To tell you the truth we ask ourselves similar questions too. It's tiring, the other three kids get very overwhelmed and at times it's very expensive. If you don't get the prep right, potential behaviors. If you get the social story wrong, potential behaviors. If the event isn't how Jenna expected, potential behaviors. But still we head out most weekend and look for new opportunities, fun and family experiences.
So tonight I thought I'd share the top five reasons we have intently decided to go outside.
I work in the disability sector and the heartbreaking stories I get told frequently about individuals never experiencing a holiday, going to the movies or going out to dinner breaks my heart. I want Jenna to have the same greater opportunity and experiences than I was afforded (and I had plenty). We keep looking for a peek experience that resonates for her. We get it wrong more than right but we keep getting back on the horse so to speak, again, again and again.
Normalization (both for us and our princess)
Similar to above, but so important. I want Jenna to first be a kid that lives in the big city. We need to feel "normal" and feel like a family that does "normal" things too. When life gets tough we go indoors and lock ourselves away. It's easier that way. We are private people and get our recharge at home (nice wine, movie on our large couch). It's often a hard choice but we deliberately choose to go outside and do "normal" everyday family activities. This point is by far the most important for our other three kids, often feeling ripped off, we go out for them.

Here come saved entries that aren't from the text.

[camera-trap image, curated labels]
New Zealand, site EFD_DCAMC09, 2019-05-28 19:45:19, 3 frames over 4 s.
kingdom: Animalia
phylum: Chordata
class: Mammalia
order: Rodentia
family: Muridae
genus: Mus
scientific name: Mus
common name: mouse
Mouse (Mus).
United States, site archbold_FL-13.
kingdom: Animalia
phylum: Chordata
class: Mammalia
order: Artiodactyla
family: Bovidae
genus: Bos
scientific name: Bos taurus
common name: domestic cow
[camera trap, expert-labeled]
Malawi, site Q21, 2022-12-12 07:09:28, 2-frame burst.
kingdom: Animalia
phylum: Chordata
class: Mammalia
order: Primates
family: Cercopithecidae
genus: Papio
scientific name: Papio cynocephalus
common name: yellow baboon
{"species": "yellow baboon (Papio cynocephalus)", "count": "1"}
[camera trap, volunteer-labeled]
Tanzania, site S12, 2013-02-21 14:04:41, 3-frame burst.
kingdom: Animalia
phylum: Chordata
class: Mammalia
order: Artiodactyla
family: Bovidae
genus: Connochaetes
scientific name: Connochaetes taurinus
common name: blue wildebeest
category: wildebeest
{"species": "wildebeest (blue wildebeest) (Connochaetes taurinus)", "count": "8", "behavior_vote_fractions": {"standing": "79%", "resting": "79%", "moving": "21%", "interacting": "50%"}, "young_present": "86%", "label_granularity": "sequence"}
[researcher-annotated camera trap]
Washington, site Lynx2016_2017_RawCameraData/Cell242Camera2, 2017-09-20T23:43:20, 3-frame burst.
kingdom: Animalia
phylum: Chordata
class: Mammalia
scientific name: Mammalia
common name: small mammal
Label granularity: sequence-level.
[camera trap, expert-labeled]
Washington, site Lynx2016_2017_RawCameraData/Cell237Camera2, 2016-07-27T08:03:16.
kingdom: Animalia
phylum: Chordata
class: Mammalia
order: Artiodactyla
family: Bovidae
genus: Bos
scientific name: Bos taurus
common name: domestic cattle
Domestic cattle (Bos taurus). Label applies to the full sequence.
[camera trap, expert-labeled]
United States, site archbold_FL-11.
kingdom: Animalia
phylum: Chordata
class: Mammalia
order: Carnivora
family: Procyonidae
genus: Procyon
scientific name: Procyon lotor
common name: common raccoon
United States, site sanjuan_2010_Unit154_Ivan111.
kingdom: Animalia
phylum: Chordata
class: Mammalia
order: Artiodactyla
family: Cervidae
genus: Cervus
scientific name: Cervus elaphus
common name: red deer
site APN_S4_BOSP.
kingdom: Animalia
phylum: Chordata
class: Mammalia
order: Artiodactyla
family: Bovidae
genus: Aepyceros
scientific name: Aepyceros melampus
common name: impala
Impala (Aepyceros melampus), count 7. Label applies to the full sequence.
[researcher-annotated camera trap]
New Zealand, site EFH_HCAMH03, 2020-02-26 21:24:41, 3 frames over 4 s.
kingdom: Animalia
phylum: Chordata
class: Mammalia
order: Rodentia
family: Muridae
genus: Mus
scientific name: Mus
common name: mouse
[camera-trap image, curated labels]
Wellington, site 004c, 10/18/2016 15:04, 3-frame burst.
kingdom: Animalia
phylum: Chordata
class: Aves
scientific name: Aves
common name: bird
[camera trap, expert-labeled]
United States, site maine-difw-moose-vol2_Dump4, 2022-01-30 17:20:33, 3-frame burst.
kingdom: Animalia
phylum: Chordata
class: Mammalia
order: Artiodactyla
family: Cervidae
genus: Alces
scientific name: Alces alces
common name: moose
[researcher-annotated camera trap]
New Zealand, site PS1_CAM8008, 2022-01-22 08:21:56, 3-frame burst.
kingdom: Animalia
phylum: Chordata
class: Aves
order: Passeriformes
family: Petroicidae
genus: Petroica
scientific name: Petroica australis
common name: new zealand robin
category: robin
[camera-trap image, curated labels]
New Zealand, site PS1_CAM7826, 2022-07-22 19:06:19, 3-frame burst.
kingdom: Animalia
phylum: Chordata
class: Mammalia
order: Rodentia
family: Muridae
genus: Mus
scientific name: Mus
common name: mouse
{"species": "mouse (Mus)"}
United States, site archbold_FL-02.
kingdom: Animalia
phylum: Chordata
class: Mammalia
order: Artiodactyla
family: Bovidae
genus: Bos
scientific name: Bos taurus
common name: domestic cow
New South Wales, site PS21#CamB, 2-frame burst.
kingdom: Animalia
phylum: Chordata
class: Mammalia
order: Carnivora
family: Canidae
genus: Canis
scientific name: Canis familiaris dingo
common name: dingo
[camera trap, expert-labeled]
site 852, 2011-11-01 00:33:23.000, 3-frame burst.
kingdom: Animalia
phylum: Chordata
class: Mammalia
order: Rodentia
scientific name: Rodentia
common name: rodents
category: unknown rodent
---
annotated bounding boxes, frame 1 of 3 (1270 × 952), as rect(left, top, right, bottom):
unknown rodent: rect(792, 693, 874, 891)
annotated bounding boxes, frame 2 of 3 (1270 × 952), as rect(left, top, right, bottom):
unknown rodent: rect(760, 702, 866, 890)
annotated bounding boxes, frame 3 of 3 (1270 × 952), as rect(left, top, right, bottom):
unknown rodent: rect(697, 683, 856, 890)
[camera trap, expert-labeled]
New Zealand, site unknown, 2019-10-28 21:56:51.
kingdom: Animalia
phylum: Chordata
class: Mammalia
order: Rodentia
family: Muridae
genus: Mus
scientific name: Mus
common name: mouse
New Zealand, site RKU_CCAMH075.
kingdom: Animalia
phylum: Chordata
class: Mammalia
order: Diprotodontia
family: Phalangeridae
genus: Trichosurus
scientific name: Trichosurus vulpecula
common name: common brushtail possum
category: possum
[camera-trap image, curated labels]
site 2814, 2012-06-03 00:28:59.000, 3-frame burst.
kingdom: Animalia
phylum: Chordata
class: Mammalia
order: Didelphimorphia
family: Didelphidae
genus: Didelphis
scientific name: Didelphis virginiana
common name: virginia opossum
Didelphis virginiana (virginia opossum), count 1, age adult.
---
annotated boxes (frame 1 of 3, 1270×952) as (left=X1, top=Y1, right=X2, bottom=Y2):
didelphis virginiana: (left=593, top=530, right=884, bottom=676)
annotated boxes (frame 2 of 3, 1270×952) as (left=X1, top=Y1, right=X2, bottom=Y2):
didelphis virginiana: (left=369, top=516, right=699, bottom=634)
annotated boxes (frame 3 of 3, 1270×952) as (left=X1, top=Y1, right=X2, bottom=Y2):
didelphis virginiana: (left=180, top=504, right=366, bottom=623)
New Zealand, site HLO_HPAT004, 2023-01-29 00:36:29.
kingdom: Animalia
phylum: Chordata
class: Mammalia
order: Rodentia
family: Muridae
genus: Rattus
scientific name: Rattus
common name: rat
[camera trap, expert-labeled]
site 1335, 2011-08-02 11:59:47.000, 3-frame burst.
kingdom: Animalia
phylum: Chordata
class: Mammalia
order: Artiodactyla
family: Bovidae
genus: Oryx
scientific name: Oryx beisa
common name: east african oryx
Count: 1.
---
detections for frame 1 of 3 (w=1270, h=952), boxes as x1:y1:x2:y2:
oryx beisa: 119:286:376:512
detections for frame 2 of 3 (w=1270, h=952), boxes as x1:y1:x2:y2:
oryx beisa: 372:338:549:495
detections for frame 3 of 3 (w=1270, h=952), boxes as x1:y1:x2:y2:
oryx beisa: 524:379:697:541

Jenna can learn appropriate social behaviors
Our princess goes to intensive therapy multiple times per month to learn how to behave socially. So we go out and practice. It's hit and miss, but a valuable safe testing zone for Jenna (because we are with her). We are constantly scaffolding for Jenna, breaking down tasks and explaining expected norms. All this training needs to be tested, rather than setting safe easy places we just hit the town and for the most part we "see what happens"
Others can be blessed by her nature and kindness
A secondary benefit is that other people see Jenna's heart. Whether it is asking to pat a dog, introduce herself to a family with a 2-year-old or just see her dance and be happy. Her excitement if infectious. These are the times that autism is a distant second to a caring young 10-year-old girl.
Educate others about autism
When the crap hits the fan, we choose to educate rather than to get embarrassed. This choice really sucks, because its not about embarrassing the ignorant or shouting at the arrogant. We choose to take the time to explain the reasons for her behaviors. We take ownership, apologize and then we try to educate.
I have listed the top five, but this is not why we do what we do everyday.
Truthfully we have fun, our philosophy is to remember the highs and try and forget the lows. This choice makes every time we go outside a memorable day in a fantastically good way.